Une description de la manière dont les USA tentent de créer dans la zone indopacifique non seulement un endiguement de la Chine, mais des conditions de provocation explosive dans son espace maritime et aérien. Prétendre dans une telle situation d’hostilité ouverte exiger des rencontres de négociation diplomatique est une pure hypocrisie dit ce chercheur indien Vikay Prashad (note et traduction de danielle Bleitrach pour histoireetsociete)
ParVijay PrashadBio de l’auteur:Cet article a été produit par Globetrotter. Vijay Prashad est un historien, éditeur et journaliste indien. Il est rédacteur et correspondant en chef chez Globetrotter. Il est éditeur de LeftWord Books et directeur de Tricontinental: Institute for Social Research. Il est chercheur principal non résident à l’Institut Chongyang d’études financières de l’Université Renmin de Chine. Il a écrit plus de 20 livres, dont The Darker Nations et The Poorer Nations. Ses derniers livres sont Struggle Makes Us Human: Learning from Movements for Socialism et (avec Noam Chomsky) The Withdrawal: Iraq, Libya, Afghanistan, and the Fragility of U.S. Power.Source: Globe-trotterTags: Asie, Asie/Chine, Asie/Inde, Asie/Japon, Asie/Philippines, Actualités, Amérique du Nord/Canada, Amérique du Nord/États-Unis d’Amérique, Océanie/Australie, Opinion, Politique, Sensible au temps, Guerre
Le 3 juin 2023, des navires de guerre des États-Unis et du Canada ont mené un exercice militaire conjoint en mer de Chine méridionale. Un navire de guerre chinois (LY 132) a dépassé le destroyer américain de missiles guidés (USS Chung-Hoon) et a traversé son chemin à toute vitesse. Le Commandement indo-pacifique des États-Unis a publié une déclaration disant que le navire chinois « a exécuté des manœuvres de manière dangereuse ». Le porte-parole du ministère chinois des Affaires étrangères, Wang Wenbin, a répondu que les États-Unis « ont fait des provocations en premier et la Chine a répondu » et que « les actions prises par l’armée chinoise sont complètement justifiées, légales, sûres et professionnelles ». Cet incident est l’un des nombreux incidents survenus dans ces eaux, où les États-Unis mènent ce qu’ils appellent des exercices de liberté de navigation (FON). Ces actions FON sont légitimées par l’article 87(1)(a) de la Convention des Nations Unies sur le droit de la mer de 1982. La Chine est signataire de la Convention, mais les États-Unis ont refusé de la ratifier. Les navires de guerre américains utilisent l’argument FON sans droits légaux ni autorisation du Conseil de sécurité des Nations Unies. Le programme américain de liberté de navigation a été créé en 1979, avant la Convention et séparément de celle-ci.

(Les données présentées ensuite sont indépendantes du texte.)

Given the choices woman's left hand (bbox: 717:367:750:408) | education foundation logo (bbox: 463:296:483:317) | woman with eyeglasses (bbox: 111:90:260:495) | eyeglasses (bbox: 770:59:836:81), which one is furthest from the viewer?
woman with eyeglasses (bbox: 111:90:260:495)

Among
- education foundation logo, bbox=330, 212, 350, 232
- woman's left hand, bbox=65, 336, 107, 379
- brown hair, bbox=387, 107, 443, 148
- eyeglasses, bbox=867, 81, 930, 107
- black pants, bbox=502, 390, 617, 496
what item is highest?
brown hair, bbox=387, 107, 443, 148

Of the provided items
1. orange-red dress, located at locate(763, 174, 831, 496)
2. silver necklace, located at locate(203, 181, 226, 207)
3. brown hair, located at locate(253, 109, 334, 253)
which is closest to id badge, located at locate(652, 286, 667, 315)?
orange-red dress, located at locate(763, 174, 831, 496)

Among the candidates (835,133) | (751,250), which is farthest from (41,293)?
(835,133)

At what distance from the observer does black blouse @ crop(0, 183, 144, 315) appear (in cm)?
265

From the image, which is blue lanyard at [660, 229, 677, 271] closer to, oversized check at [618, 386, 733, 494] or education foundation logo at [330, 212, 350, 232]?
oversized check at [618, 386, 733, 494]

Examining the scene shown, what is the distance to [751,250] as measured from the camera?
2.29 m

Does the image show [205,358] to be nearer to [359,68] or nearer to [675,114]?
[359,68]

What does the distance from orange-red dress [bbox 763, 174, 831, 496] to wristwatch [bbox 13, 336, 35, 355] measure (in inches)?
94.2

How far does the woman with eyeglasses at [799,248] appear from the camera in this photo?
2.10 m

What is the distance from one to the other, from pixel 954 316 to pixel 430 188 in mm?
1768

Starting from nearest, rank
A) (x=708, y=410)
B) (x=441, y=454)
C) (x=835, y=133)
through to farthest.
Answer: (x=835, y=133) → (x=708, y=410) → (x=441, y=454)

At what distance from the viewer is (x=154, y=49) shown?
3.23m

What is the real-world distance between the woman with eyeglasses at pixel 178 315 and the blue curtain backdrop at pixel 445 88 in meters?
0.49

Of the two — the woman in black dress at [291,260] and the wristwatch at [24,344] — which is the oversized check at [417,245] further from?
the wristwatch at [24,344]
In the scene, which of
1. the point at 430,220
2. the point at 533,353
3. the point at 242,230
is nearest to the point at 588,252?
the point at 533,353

Quelques heures après cette rencontre en mer de Chine méridionale, le secrétaire américain à la Défense, Lloyd Austin, a pris la parole lors du Dialogue Shangri-La à Singapour. Le Dialogue Shangri-La, qui a lieu chaque année à l’hôtel Shangri-La depuis 2002, réunit des chefs militaires de toute l’Asie avec des invités de pays tels que les États-Unis. Lors d’un débat de presse, Austin a été interrogé sur le récent incident. Il a appelé le gouvernement chinois « à régner dans ce genre de conduite parce que je pense que des accidents peuvent se produire qui pourraient faire en sorte que les choses deviennent incontrôlables ». Le fait que l’incident ait eu lieu parce qu’un exercice militaire américain et canadien a eu lieu à proximité des eaux territoriales chinoises n’a suscité aucun commentaire de la part d’Austin. Il a souligné le rôle des États-Unis pour s’assurer que tout pays puisse « naviguer sur les mers et voler dans l’espace international ».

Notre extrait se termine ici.